Written task: Write out each line of the data below as a numbered list, skipping blank lines and leaving out the pictures.

Data entries:
----

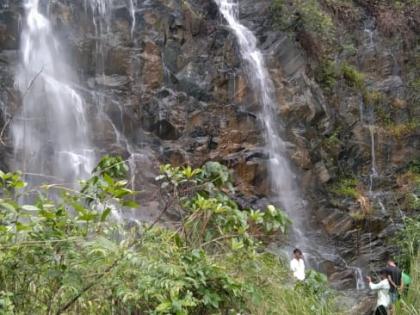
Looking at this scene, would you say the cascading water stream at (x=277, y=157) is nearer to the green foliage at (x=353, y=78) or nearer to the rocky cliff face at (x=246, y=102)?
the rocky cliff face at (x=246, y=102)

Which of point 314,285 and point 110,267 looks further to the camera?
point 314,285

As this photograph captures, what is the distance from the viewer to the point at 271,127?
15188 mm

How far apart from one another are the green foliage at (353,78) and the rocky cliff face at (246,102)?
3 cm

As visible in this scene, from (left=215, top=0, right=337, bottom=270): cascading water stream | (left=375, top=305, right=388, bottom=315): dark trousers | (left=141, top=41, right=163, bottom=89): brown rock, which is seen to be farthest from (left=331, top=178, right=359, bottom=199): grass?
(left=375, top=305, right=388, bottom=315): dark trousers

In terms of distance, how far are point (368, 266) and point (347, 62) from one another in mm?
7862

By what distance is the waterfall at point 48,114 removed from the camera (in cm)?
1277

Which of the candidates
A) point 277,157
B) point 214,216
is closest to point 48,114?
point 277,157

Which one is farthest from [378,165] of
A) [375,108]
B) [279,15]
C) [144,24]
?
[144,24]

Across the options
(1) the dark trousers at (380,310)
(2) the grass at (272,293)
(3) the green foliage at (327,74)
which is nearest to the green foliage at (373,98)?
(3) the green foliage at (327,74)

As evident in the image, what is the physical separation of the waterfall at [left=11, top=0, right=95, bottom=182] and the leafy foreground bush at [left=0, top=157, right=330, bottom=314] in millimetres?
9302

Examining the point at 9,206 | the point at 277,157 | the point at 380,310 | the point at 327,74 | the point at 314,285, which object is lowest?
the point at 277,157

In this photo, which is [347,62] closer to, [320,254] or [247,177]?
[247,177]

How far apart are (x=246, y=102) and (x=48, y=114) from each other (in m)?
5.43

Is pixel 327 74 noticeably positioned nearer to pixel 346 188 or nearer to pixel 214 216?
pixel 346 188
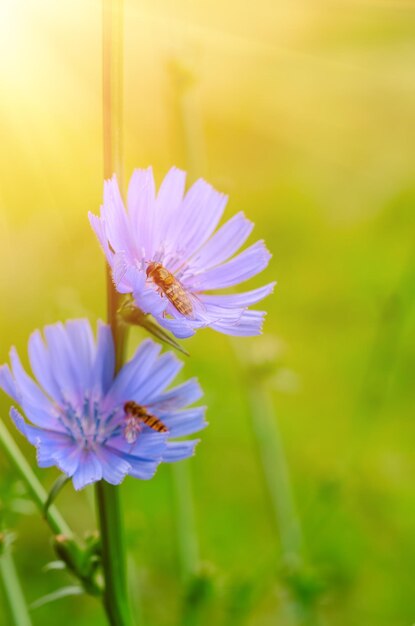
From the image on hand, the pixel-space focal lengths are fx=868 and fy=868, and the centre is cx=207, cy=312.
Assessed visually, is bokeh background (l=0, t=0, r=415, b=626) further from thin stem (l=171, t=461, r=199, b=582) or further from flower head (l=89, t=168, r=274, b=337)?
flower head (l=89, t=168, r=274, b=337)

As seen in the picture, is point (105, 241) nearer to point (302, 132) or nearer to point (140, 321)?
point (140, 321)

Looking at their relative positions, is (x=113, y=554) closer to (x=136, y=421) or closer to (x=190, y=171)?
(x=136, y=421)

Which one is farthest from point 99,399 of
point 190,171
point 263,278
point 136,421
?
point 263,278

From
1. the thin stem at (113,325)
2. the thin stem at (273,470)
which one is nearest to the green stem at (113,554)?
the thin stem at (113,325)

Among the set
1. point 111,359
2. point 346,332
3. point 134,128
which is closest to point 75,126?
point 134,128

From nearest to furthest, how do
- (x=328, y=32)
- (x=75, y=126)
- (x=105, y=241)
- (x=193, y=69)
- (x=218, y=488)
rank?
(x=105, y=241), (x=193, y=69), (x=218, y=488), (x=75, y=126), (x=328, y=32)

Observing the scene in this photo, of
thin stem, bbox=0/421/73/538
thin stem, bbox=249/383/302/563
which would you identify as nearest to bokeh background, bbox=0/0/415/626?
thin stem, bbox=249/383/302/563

----

Written reply:
1. Looking at this scene, would you say the cascading water stream at (x=277, y=157) is nearer to the green foliage at (x=353, y=78) or nearer to the rocky cliff face at (x=246, y=102)?
2. the rocky cliff face at (x=246, y=102)
3. Which of point 314,285 and point 110,267 looks further to the camera?
4. point 314,285
5. As this photograph captures, what is the distance from the viewer to the point at 271,127?
6. 15188 mm
7. How far apart from one another are the green foliage at (353,78) and the rocky cliff face at (246,102)?
8. 3 cm
9. As visible in this scene, from (left=215, top=0, right=337, bottom=270): cascading water stream | (left=375, top=305, right=388, bottom=315): dark trousers | (left=141, top=41, right=163, bottom=89): brown rock, which is seen to be farthest from (left=331, top=178, right=359, bottom=199): grass?
10. (left=375, top=305, right=388, bottom=315): dark trousers
11. In terms of distance, how far are point (368, 266) and point (347, 62) from one another in mm?
12. 7862
13. By what distance is the waterfall at point 48,114 removed from the camera (in cm)?
14. 1277
15. Which of the candidates
16. A) point 277,157
17. B) point 214,216
18. is closest to point 48,114?
19. point 277,157
20. Which one is farthest from [378,165] of
21. A) [375,108]
22. B) [279,15]
23. C) [144,24]
24. ?
25. [144,24]
26. Across the options
27. (1) the dark trousers at (380,310)
28. (2) the grass at (272,293)
29. (3) the green foliage at (327,74)
30. which is nearest to the green foliage at (373,98)?
31. (3) the green foliage at (327,74)
32. As evident in the image, what is the physical separation of the waterfall at [left=11, top=0, right=95, bottom=182] and the leafy foreground bush at [left=0, top=157, right=330, bottom=314] in millimetres?
33. 9302
34. Examining the point at 9,206 | the point at 277,157 | the point at 380,310 | the point at 327,74 | the point at 314,285, which object is lowest?
35. the point at 277,157
36. In this photo, which is [347,62] closer to, [320,254] or [247,177]?
37. [247,177]
38. How far apart are (x=246, y=102) and (x=48, y=114) from each other (in m)?
39. 5.43
40. Is pixel 327 74 noticeably positioned nearer to pixel 346 188 or nearer to pixel 214 216?
41. pixel 346 188
42. From the image on hand, the pixel-space focal lengths are fx=868 and fy=868, and the centre is cx=207, cy=312.
43. Assessed visually, is bokeh background (l=0, t=0, r=415, b=626) further from thin stem (l=171, t=461, r=199, b=582) or further from flower head (l=89, t=168, r=274, b=337)?
44. flower head (l=89, t=168, r=274, b=337)
45. As seen in the picture, is point (105, 241) nearer to point (302, 132) or nearer to point (140, 321)?
46. point (140, 321)
47. Looking at their relative positions, is (x=113, y=554) closer to (x=136, y=421) or closer to (x=190, y=171)?
48. (x=136, y=421)
49. Which one is farthest from point 99,399 of
50. point 190,171
51. point 263,278
52. point 136,421
53. ?
54. point 263,278
55. From
56. 1. the thin stem at (113,325)
57. 2. the thin stem at (273,470)
58. which one is nearest to the green stem at (113,554)?
59. the thin stem at (113,325)
60. Among the set
61. 1. point 111,359
62. 2. point 346,332
63. 3. point 134,128
64. which is closest to point 75,126?
65. point 134,128
66. From nearest to furthest, how do
67. - (x=328, y=32)
68. - (x=75, y=126)
69. - (x=105, y=241)
70. - (x=193, y=69)
71. - (x=218, y=488)
72. rank?
73. (x=105, y=241), (x=193, y=69), (x=218, y=488), (x=75, y=126), (x=328, y=32)
74. Observing the scene in this photo, of
75. thin stem, bbox=0/421/73/538
76. thin stem, bbox=249/383/302/563
77. which would you identify as nearest to bokeh background, bbox=0/0/415/626?
78. thin stem, bbox=249/383/302/563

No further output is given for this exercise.